*GIVEN TASK*
Quote verbatim the entries below from the line containing "Here is an image. Show me cell." through the line containing "Here is an image. Outline", including both of those lines and nothing else.

*DATA FOR PROCESSING*
— Begin —

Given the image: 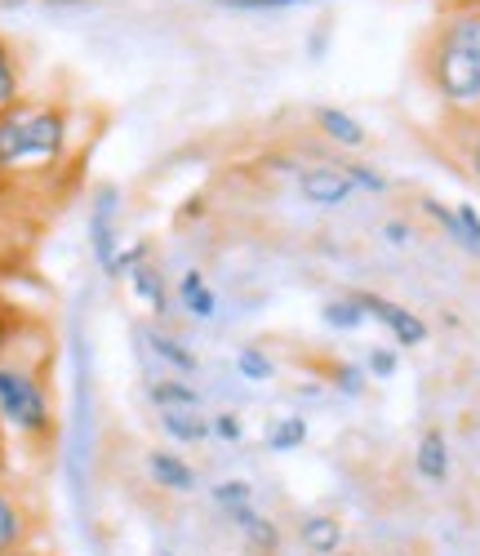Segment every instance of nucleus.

— End —
— Begin —

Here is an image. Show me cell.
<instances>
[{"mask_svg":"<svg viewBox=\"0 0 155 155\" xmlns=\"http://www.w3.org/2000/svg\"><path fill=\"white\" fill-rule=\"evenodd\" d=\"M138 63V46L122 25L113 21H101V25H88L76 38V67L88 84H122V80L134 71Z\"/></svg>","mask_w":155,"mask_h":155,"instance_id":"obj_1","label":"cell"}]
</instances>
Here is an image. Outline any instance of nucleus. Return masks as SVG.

— End —
— Begin —

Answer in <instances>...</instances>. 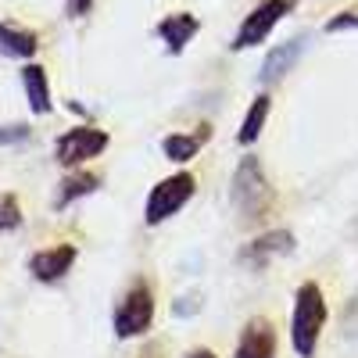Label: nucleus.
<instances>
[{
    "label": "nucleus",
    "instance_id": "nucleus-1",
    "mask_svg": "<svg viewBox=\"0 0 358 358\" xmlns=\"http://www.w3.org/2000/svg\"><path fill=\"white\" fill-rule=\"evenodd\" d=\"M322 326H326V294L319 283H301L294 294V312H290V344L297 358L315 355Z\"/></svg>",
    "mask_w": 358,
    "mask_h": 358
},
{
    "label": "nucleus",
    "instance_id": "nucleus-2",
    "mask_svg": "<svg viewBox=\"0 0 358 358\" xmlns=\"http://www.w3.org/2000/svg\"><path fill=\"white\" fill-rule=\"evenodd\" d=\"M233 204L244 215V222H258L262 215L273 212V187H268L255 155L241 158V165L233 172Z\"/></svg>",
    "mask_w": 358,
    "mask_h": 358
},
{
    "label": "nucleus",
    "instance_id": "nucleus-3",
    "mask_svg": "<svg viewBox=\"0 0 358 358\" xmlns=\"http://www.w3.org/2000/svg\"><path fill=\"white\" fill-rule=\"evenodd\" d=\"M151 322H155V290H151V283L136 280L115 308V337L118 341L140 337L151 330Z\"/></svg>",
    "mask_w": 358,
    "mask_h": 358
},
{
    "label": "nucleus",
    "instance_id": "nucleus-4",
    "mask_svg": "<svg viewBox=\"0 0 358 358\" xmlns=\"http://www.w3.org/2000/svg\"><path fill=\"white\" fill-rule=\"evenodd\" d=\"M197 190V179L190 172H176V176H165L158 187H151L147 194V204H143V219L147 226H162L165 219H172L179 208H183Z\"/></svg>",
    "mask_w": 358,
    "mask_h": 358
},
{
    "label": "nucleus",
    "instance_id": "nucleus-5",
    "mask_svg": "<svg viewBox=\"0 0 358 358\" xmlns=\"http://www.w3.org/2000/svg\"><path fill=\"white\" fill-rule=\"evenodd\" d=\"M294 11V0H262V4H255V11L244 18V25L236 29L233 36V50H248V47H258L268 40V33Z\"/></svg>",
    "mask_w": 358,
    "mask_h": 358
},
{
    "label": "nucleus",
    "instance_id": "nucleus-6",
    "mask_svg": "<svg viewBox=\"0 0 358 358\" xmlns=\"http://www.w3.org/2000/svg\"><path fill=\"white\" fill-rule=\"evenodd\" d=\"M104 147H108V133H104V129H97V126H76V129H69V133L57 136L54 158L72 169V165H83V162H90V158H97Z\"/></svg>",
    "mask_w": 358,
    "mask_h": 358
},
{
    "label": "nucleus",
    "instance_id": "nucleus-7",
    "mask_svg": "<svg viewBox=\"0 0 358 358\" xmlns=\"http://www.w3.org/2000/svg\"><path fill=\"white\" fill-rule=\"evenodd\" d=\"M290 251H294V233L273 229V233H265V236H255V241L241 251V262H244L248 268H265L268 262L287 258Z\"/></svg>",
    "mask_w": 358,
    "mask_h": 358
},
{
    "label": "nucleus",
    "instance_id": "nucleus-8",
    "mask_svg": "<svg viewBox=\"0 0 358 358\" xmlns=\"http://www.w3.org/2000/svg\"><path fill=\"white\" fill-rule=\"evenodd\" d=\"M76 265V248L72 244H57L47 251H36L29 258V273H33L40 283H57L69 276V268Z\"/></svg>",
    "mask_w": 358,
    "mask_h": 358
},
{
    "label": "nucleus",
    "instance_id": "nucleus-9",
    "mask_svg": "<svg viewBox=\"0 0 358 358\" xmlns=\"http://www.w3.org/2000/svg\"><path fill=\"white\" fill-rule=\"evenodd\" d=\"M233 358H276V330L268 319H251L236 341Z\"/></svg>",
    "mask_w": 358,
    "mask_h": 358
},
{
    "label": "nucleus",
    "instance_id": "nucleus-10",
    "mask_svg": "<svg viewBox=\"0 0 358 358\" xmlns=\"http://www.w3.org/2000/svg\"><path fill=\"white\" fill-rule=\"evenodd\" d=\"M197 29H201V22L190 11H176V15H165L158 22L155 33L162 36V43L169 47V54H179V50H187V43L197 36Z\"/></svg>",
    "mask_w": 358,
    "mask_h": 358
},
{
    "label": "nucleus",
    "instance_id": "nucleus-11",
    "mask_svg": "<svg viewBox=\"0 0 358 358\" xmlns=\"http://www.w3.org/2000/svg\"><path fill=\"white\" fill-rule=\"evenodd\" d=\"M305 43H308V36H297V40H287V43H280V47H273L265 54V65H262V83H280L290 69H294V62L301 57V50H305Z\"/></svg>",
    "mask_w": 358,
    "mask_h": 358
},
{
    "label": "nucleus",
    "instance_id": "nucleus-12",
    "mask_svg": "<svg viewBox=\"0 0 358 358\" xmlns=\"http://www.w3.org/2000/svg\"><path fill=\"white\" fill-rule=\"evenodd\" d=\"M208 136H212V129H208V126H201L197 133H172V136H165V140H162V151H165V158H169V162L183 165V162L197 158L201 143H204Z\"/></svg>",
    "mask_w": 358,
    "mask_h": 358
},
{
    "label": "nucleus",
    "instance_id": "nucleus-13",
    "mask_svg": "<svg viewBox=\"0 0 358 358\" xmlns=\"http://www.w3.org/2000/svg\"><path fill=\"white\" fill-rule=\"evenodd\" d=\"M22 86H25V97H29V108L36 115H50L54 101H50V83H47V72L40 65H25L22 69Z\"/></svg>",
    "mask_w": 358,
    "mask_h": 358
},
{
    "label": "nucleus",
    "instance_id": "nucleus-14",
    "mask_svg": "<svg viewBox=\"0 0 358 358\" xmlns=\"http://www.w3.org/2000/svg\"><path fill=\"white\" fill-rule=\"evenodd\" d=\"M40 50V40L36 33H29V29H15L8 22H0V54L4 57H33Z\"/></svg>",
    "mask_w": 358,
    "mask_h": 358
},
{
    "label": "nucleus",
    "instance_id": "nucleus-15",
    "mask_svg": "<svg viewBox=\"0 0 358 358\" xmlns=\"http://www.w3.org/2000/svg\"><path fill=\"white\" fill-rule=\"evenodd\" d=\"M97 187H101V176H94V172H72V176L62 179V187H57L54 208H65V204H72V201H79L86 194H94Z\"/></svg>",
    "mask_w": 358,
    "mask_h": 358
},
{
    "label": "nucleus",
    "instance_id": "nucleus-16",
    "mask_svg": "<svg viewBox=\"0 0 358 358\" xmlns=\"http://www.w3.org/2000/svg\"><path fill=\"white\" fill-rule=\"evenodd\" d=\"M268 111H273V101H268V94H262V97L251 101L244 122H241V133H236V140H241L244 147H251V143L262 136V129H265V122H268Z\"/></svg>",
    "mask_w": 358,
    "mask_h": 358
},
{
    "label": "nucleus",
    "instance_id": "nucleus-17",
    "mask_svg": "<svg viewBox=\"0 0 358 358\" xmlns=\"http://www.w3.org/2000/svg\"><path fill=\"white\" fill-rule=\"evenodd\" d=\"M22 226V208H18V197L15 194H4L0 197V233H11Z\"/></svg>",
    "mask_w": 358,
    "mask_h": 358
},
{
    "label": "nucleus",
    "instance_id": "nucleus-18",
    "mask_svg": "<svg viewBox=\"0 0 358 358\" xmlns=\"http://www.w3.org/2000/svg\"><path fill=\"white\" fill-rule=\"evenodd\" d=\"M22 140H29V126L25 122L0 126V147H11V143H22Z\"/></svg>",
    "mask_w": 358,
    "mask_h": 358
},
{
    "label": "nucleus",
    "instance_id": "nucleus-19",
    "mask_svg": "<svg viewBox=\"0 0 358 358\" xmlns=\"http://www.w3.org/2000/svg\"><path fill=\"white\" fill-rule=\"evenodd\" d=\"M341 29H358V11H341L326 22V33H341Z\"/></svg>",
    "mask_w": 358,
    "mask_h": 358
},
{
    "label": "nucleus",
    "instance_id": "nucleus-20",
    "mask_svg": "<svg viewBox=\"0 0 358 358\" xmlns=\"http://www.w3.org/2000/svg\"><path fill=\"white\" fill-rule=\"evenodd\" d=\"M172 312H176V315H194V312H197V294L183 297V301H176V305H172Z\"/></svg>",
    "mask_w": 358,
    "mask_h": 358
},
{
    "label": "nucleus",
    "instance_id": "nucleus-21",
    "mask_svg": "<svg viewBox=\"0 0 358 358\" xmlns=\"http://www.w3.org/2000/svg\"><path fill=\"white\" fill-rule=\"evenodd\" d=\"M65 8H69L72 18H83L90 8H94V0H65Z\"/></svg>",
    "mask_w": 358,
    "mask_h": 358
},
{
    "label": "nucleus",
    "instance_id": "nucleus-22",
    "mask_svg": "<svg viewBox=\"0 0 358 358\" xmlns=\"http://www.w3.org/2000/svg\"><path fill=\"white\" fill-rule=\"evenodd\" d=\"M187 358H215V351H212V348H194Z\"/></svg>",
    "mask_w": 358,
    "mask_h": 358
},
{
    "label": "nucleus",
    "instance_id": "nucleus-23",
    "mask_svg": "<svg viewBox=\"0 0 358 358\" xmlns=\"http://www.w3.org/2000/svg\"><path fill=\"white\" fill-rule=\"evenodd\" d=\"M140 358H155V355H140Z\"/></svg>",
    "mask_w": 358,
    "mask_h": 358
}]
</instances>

— End —

*RESPONSE TO THE EXERCISE*
Here is an image. Show me cell.
<instances>
[{"mask_svg":"<svg viewBox=\"0 0 155 155\" xmlns=\"http://www.w3.org/2000/svg\"><path fill=\"white\" fill-rule=\"evenodd\" d=\"M138 63V46L122 25L113 21H101V25H88L76 38V67L88 84H122V80L134 71Z\"/></svg>","mask_w":155,"mask_h":155,"instance_id":"obj_1","label":"cell"}]
</instances>
Here is an image. Outline any instance of nucleus. Return masks as SVG.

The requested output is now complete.